» What the task asks: Report, as a single number, how many lines of the records contain the word "standing".

══ Input for this task

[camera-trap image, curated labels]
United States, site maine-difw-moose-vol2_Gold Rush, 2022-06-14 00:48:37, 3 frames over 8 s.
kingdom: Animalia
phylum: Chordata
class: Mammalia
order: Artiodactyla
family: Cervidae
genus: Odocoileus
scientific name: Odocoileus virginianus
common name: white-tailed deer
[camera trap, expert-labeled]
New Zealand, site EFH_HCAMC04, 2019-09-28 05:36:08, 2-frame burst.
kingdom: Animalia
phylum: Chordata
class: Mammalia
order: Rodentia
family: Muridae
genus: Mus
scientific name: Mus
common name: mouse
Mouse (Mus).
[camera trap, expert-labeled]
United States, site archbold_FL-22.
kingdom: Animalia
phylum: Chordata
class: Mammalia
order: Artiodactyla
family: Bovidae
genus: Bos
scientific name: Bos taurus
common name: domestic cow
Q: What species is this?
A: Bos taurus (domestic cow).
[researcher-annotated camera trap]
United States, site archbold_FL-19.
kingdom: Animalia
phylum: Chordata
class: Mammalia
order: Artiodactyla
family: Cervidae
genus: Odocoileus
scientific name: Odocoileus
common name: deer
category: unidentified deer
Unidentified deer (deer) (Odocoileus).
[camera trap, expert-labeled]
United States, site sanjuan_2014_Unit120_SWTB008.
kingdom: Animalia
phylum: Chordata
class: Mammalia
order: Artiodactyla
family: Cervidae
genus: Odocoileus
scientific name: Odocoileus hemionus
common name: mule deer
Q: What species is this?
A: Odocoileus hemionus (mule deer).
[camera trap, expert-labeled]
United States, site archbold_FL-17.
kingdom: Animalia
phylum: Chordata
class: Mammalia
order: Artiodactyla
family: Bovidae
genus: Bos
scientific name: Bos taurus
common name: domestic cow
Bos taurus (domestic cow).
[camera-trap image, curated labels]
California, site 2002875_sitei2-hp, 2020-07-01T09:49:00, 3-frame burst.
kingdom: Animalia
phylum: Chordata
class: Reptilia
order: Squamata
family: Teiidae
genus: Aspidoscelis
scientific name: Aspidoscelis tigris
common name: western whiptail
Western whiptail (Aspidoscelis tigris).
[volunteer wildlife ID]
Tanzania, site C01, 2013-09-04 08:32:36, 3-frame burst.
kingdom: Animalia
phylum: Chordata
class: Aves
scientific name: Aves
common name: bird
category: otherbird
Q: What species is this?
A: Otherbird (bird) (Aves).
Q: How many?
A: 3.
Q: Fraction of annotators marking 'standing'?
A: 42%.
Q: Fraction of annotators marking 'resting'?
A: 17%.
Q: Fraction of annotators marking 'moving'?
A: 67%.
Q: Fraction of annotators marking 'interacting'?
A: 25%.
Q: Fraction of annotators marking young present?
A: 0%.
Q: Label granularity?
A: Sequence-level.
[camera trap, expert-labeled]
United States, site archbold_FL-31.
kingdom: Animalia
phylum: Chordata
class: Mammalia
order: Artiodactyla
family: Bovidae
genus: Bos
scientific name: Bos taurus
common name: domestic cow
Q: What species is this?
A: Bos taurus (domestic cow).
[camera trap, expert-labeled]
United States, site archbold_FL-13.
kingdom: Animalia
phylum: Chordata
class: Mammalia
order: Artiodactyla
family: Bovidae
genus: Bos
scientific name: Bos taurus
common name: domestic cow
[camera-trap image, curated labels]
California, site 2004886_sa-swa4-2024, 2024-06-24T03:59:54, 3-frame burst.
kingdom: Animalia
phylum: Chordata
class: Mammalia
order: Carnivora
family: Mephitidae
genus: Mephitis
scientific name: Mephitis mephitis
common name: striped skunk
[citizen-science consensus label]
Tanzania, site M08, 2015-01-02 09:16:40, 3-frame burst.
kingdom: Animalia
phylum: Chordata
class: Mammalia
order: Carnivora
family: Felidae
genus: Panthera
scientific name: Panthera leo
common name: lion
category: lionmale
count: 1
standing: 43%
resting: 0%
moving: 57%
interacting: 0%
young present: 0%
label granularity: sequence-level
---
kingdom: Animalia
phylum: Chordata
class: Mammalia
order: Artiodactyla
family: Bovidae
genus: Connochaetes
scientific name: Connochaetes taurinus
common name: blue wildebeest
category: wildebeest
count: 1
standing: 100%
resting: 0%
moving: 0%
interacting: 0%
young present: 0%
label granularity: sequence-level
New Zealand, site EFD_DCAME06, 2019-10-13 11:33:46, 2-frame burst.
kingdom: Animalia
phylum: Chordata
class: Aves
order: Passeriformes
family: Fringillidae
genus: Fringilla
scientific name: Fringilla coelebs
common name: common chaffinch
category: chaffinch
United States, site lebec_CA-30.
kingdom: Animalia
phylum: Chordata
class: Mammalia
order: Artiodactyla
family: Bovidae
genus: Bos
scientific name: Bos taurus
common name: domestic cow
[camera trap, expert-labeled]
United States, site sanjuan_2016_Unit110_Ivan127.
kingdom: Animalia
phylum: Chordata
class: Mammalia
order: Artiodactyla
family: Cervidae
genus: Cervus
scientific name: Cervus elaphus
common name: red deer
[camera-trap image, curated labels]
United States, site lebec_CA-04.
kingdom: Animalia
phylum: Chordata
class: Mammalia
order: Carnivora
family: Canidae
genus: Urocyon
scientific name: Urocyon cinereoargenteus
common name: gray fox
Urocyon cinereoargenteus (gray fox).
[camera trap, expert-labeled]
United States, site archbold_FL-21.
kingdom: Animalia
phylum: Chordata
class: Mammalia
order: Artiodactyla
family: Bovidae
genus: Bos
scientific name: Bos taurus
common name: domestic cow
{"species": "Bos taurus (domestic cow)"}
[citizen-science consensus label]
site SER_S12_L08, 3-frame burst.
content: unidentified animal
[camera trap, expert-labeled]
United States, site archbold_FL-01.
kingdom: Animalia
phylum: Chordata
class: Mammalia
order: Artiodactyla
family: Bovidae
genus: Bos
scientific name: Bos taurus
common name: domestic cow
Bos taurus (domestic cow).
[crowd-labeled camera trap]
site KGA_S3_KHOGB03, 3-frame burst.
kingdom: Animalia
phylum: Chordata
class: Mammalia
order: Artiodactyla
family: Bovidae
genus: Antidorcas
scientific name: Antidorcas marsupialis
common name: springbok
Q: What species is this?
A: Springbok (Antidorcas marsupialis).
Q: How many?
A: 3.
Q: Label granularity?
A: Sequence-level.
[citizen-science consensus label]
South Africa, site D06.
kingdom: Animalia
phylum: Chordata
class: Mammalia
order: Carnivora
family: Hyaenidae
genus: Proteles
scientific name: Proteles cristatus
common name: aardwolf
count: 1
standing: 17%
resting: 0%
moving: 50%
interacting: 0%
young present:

════

» Solved exercise: 4